What you need to do ->
Reproduce each of the lines below word for word.

Information given ->
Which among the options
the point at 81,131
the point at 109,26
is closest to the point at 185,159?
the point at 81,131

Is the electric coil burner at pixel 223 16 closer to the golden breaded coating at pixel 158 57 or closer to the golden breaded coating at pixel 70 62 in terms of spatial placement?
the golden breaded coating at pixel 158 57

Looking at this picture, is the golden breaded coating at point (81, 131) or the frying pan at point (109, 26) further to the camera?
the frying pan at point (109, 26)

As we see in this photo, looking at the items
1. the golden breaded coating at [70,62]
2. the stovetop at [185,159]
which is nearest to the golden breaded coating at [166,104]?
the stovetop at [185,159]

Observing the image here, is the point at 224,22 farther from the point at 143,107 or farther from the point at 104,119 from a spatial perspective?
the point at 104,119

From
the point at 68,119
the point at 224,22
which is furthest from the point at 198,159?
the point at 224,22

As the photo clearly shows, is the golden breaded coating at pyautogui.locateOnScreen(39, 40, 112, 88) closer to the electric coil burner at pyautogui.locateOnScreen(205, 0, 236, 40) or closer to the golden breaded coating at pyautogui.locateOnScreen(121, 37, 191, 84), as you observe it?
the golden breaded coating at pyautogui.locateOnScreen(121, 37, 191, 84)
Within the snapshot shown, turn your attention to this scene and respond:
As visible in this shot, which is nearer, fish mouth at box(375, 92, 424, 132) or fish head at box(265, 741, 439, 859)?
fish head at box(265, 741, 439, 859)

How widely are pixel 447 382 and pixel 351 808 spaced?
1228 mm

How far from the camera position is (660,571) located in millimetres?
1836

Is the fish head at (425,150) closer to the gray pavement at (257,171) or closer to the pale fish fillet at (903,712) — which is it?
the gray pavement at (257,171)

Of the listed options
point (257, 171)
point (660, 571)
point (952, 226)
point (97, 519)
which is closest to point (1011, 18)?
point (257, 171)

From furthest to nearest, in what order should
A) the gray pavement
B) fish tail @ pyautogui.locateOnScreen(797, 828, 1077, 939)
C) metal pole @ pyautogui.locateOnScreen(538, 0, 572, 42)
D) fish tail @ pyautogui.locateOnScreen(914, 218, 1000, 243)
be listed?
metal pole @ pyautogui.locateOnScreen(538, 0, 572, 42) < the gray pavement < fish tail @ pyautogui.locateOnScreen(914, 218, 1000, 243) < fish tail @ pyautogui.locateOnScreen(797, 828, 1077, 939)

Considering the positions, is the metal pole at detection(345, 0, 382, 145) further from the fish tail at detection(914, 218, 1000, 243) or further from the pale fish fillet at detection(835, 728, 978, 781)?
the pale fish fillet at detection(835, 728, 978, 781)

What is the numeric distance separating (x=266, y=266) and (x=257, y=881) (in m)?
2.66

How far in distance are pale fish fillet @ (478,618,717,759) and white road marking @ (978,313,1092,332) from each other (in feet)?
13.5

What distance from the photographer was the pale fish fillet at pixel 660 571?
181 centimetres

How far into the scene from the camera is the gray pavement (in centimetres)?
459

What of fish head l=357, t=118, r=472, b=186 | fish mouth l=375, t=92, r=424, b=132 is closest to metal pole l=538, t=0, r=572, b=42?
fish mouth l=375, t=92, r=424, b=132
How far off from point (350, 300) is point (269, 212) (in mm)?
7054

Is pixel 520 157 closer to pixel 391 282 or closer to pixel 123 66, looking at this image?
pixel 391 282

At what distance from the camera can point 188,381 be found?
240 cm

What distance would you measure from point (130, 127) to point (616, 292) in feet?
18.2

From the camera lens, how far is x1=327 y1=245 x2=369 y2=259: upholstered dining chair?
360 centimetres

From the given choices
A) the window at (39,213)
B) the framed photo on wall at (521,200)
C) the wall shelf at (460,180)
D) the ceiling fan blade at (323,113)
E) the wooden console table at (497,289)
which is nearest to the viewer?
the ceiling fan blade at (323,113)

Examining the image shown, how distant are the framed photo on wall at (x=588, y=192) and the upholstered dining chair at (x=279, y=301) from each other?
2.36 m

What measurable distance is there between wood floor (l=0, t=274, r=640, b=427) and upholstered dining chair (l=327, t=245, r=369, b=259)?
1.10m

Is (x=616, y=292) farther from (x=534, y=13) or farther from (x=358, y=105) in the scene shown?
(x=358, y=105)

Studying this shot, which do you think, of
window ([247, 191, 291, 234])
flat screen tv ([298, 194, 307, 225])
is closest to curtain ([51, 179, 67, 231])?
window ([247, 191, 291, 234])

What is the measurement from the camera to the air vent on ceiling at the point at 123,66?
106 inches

Answer to the exercise ->
Which among the options
the point at 81,131
the point at 109,26
is closest to the point at 185,159?
the point at 81,131

Is the electric coil burner at pixel 223 16 closer to the golden breaded coating at pixel 158 57 or closer to the golden breaded coating at pixel 70 62 in terms of spatial placement?
the golden breaded coating at pixel 158 57

Looking at this picture, is the golden breaded coating at point (81, 131) or the frying pan at point (109, 26) further to the camera?
the frying pan at point (109, 26)

As we see in this photo, looking at the items
1. the golden breaded coating at [70,62]
2. the stovetop at [185,159]
which is nearest to the golden breaded coating at [166,104]?
the stovetop at [185,159]

Observing the image here, is the point at 224,22 farther from the point at 143,107 or farther from the point at 104,119 from a spatial perspective?
the point at 104,119

From
the point at 68,119
the point at 224,22
which is furthest from the point at 198,159?
the point at 224,22

As the photo clearly shows, is the golden breaded coating at pyautogui.locateOnScreen(39, 40, 112, 88) closer to the electric coil burner at pyautogui.locateOnScreen(205, 0, 236, 40) or closer to the golden breaded coating at pyautogui.locateOnScreen(121, 37, 191, 84), as you observe it?
the golden breaded coating at pyautogui.locateOnScreen(121, 37, 191, 84)
Within the snapshot shown, turn your attention to this scene and respond:
As visible in this shot, which is nearer, fish mouth at box(375, 92, 424, 132) or fish head at box(265, 741, 439, 859)?
fish head at box(265, 741, 439, 859)

How widely are pixel 447 382 and pixel 351 808 spaced?
1228 mm

How far from the camera position is (660,571) located in millimetres?
1836

Is the fish head at (425,150) closer to the gray pavement at (257,171) or closer to the pale fish fillet at (903,712) — which is it?
the gray pavement at (257,171)

Of the listed options
point (257, 171)
point (660, 571)
point (952, 226)
point (97, 519)
which is closest to point (1011, 18)?
point (257, 171)

From furthest to nearest, in what order should
A) the gray pavement
B) fish tail @ pyautogui.locateOnScreen(797, 828, 1077, 939)
C) metal pole @ pyautogui.locateOnScreen(538, 0, 572, 42)
D) fish tail @ pyautogui.locateOnScreen(914, 218, 1000, 243)
be listed?
metal pole @ pyautogui.locateOnScreen(538, 0, 572, 42) < the gray pavement < fish tail @ pyautogui.locateOnScreen(914, 218, 1000, 243) < fish tail @ pyautogui.locateOnScreen(797, 828, 1077, 939)

Considering the positions, is the metal pole at detection(345, 0, 382, 145) further from the fish tail at detection(914, 218, 1000, 243) or further from the pale fish fillet at detection(835, 728, 978, 781)?
the pale fish fillet at detection(835, 728, 978, 781)

What is the numeric distance separating (x=266, y=266) and (x=257, y=881) (in m)?
2.66

How far in distance are pale fish fillet @ (478,618,717,759) and white road marking @ (978,313,1092,332) from each other (in feet)?
13.5

What distance from the photographer was the pale fish fillet at pixel 660 571?
181 centimetres

How far into the scene from the camera is the gray pavement (in centimetres)?
459

What of fish head l=357, t=118, r=472, b=186 | fish mouth l=375, t=92, r=424, b=132 is closest to metal pole l=538, t=0, r=572, b=42?
fish mouth l=375, t=92, r=424, b=132
How far off from point (350, 300) is point (269, 212) (in mm)?
7054

Is pixel 520 157 closer to pixel 391 282 or closer to pixel 123 66, looking at this image?
pixel 391 282

At what distance from the camera can point 188,381 be found?
240 cm

What distance would you measure from point (130, 127) to point (616, 292) in feet?
18.2

From the camera lens, how far is x1=327 y1=245 x2=369 y2=259: upholstered dining chair?
360 centimetres

From the given choices
A) the window at (39,213)
B) the framed photo on wall at (521,200)
C) the wall shelf at (460,180)
D) the ceiling fan blade at (323,113)
E) the wooden console table at (497,289)
which is nearest to the viewer?
the ceiling fan blade at (323,113)

Examining the image shown, how distant are the framed photo on wall at (x=588, y=192) and the upholstered dining chair at (x=279, y=301) from each other?
2.36 m

What measurable distance is there between wood floor (l=0, t=274, r=640, b=427) and upholstered dining chair (l=327, t=245, r=369, b=259)?
1.10m

Is (x=616, y=292) farther from (x=534, y=13) or farther from (x=358, y=105) in the scene shown?
(x=358, y=105)

Studying this shot, which do you think, of
window ([247, 191, 291, 234])
flat screen tv ([298, 194, 307, 225])
is closest to curtain ([51, 179, 67, 231])?
window ([247, 191, 291, 234])

What is the measurement from the camera to the air vent on ceiling at the point at 123,66?
106 inches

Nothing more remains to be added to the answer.